CPI do MST: é hora de defender os que lutam no campo!
O agrobolsonarismo quer ir para a ofensiva contra o MST e contra os movimentos sociais do campo e da cidade. A combinação dos interesses eleitorais de Salles com o incremento do ataque dos setores mais nefastos do agronegócio é a linha de ação que explica a CPI. Derrotados eleitoralmente, os agrobolsonaristas querem avançar na espoliação de terras indígenas, quilombolas e seguir sustentando seu modelo de desenvolvimento, amparado na reprimarização e na regressão social. Por outro lado, o governo Lula quer evitar choques, sustentando outros setores do agro, como o ministro Fávaro, e atuando para conter a metodologia de ocupação e mobilização social. A recente crise, que levou o deputado Valmir Assunção (PT-BA) a denunciar o chefe da Casa Civil, Rui Costa, de ter vetado a participação do MST no lançamento do PPA, é uma expressão dessas tensões. Para todo um setor do governo, o eixo seria colocar “panos quentes” na luta contra o agrobolsonarismo, sequer falando da violência e da perseguição no campo brasileiro.
O MST é um dos maiores movimentos sociais do mundo. A despeito de certas diferenças de leitura política, não temos dúvida alguma de que é hora de defendê-lo. E temos com sua direção política um ponto de acordo central para a conjuntura: sem apostar na mobilização de rua e nos conflitos de classe, não há saída para o impasse do país. A simpatia de setores urbanos e apoiadores da reforma agrária cresceu no Brasil, lembrando muito os anos 1990. Isso se verifica no apoio obtido pela Feira Nacional da Reforma Agrária, que levou quase 400 mil pessoas ao Parque da Água Branca em São Paulo. A enorme simpatia também está vinculada à luta contra o veneno dos agrotóxicos, por uma alimentação mais saudável e pela distribuição de alimentos, combatendo a fome nas periferias das grandes cidades.

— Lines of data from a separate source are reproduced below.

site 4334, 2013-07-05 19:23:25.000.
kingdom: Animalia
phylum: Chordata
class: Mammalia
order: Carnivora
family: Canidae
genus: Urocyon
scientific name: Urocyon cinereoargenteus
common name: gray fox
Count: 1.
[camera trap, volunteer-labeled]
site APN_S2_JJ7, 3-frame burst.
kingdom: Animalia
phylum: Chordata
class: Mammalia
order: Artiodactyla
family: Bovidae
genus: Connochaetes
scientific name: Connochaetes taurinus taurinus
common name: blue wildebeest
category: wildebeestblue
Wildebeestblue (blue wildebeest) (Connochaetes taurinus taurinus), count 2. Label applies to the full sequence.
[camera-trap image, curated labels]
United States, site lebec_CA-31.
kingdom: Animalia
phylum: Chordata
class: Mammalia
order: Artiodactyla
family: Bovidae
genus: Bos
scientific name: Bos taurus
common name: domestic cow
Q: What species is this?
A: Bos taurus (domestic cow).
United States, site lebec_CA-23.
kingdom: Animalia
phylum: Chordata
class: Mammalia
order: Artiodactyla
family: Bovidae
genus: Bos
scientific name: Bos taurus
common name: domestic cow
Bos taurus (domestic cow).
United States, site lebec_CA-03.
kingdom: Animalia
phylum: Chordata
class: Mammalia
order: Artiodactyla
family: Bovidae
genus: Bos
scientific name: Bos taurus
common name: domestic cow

O agronegócio move fortunas, bancado em parte pelo dinheiro público e baseado na real invasão de terras com violência, ao longo da história, para fins privados. Na prática, houve um verdadeiro roubo da propriedade comum, pública e coletiva. Por isso tudo, como expressou Sâmia no embate com Salles, convocamos o conjunto da esquerda para defender o MST e as dezenas de importantes movimentos que lutam no campo.
Contra o arcabouço fiscal
Outra questão candente da semana legislativa foi correta a votação do PSOL contra o regime de urgência da votação do arcabouço fiscal. O PT, o centrão e o PL de Bolsonaro uniram-se para evitar quaisquer críticas e consolidar o projeto fiscalista de Haddad, repaginado pelo relator Cláudio Cajado (PP-BA). As mudanças propostas até aqui pioram o que já era péssimo, mantendo a essência de um projeto de ajuste fiscal para manter a remuneração do rentismo: agora, o relator propõe, por exemplo, incluir o Fundeb, o piso da enfermagem e o Bolsa Família no novo teto, além de estabelecer “gatilhos”, como a proibição de aumentos salariais para o funcionalismo, já arrochado por Temer e Bolsonaro nos últimos anos, e a proibição de concursos públicos.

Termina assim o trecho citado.